INSTRUCTIONS:
[A] Duplicate the North Korea nuclear deal report, everything from "Separately, the top" down to "day or two.".
[B] List every country named in the North Korea nuclear deal report.
[C] Take the North Korea nuclear deal report further, starting after its last sentence.

SUPPLIED TEXT:
_ _ _ _ _
WASHINGTON - The United States said on Tuesday it had approved a tentative deal for North Korea to disclose all its nuclear programs and disable its Yongbyon atomic plant.
"We have conveyed to the Chinese government our approval for the draft statement," State Department spokesman Sean McCormack told reporters.
Separately, the top U.S. negotiator with North Korea said he expected China to announce the deal, hammered out over the weekend in talks among the two Koreas, China, Japan, Russia and the United States, in the next day or two.
If approved by all six parties and carried out by North Korea, the agreement would mark a step toward the U.S. goal of getting North Korea to abandon all its nuclear weapons and atomic programs.
The secretive, Stalinist state detonated a nuclear device nearly a year ago and U.S. officials believe it has enough plutonium to make at least eight or nine nuclear bombs, which could threaten South Korea and Japan.
_ _ _ _ _
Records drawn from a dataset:
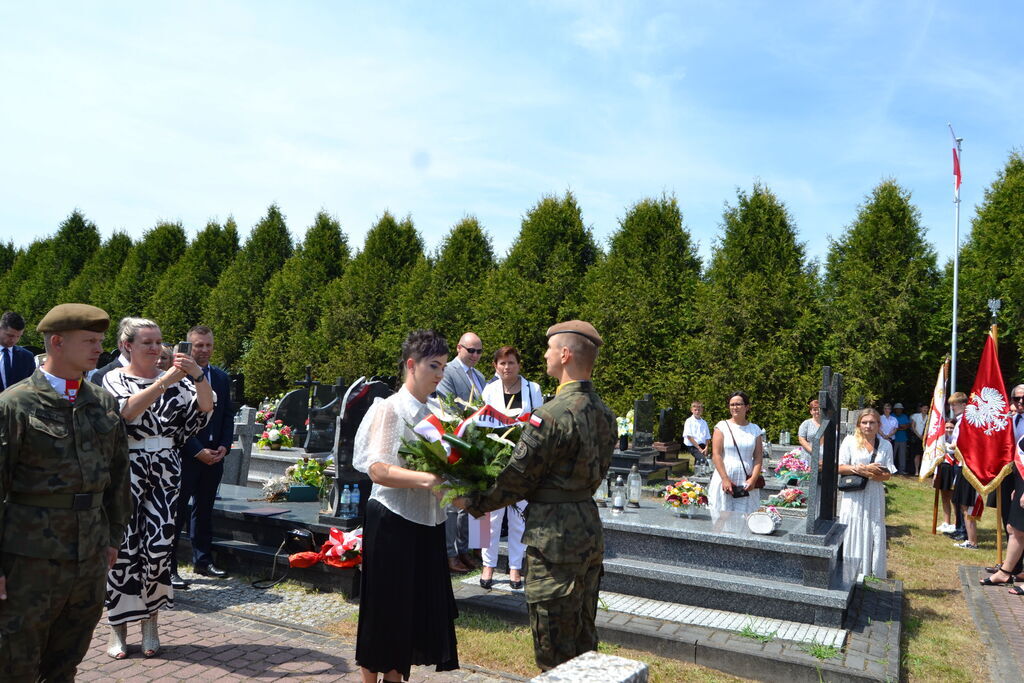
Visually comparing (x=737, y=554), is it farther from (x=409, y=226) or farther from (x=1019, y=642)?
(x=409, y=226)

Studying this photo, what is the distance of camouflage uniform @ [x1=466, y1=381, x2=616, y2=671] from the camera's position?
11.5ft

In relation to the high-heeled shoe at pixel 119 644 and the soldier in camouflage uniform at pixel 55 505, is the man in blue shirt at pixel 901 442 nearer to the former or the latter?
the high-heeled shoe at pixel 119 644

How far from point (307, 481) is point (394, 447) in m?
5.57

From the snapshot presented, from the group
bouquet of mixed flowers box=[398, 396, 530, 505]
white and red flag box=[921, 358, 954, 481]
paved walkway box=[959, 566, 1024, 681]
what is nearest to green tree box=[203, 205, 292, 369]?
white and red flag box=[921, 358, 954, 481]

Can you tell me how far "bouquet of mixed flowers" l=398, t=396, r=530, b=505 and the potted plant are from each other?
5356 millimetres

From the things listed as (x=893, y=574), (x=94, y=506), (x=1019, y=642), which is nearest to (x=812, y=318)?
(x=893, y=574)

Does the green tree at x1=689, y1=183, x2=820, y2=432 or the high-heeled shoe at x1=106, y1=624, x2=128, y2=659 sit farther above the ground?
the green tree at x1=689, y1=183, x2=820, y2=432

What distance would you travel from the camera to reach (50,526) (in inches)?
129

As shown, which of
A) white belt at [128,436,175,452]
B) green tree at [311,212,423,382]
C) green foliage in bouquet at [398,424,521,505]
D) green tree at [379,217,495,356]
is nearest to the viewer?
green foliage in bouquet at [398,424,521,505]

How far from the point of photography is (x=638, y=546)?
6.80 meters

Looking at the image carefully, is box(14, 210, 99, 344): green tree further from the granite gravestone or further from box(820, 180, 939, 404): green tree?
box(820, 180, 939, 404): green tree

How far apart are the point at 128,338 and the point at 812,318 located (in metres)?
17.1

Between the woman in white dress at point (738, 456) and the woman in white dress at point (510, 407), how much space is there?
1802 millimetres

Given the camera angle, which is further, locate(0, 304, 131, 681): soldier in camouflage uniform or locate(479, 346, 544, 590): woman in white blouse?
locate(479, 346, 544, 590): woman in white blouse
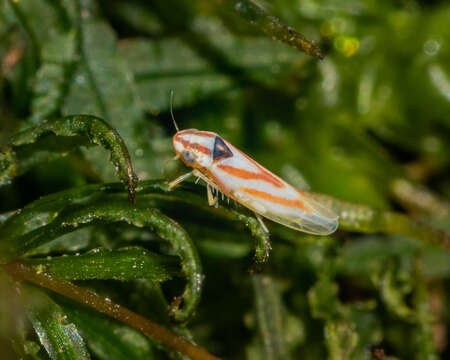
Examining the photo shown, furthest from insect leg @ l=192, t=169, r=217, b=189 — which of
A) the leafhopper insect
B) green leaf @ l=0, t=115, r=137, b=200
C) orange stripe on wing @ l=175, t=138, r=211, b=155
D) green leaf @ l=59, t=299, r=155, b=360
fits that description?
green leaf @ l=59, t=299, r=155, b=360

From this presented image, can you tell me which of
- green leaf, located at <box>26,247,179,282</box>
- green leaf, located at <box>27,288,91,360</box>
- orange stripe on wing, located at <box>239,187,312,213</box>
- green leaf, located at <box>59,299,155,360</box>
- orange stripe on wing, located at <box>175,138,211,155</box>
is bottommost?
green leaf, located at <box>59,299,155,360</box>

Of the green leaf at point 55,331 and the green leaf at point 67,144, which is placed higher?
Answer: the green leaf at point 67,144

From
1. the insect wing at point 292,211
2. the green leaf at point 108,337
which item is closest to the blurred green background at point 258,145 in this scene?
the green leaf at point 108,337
_ _ _ _ _
RESULTS FOR THE EXERCISE:
[A]
Separately, the top U.S. negotiator with North Korea said he expected China to announce the deal, hammered out over the weekend in talks among the two Koreas, China, Japan, Russia and the United States, in the next day or two.

[B] United States, North Korea, China, South Korea, Japan, Russia

[C]
Those two countries were also unsettled when Washington disclosed in 2002 it believed Pyongyang also had a uranium enrichment program that could provide a second path to an atomic bomb.
Speaking at the United Nations, North Korean Vice Foreign Minister Choe Su-hon stressed the importance his country placed on operations at Yongbyon. He told the General Assembly it was "a courageous political decision to halt their operation and now enter the stage of disabling them for eventual dismantlement."
Choe said implementing the agreement "rests with every single party fulfilling its own obligations" and repeated Pyongyang's long-standing demand that Japan and the United States drop their "hostile policies" toward his country.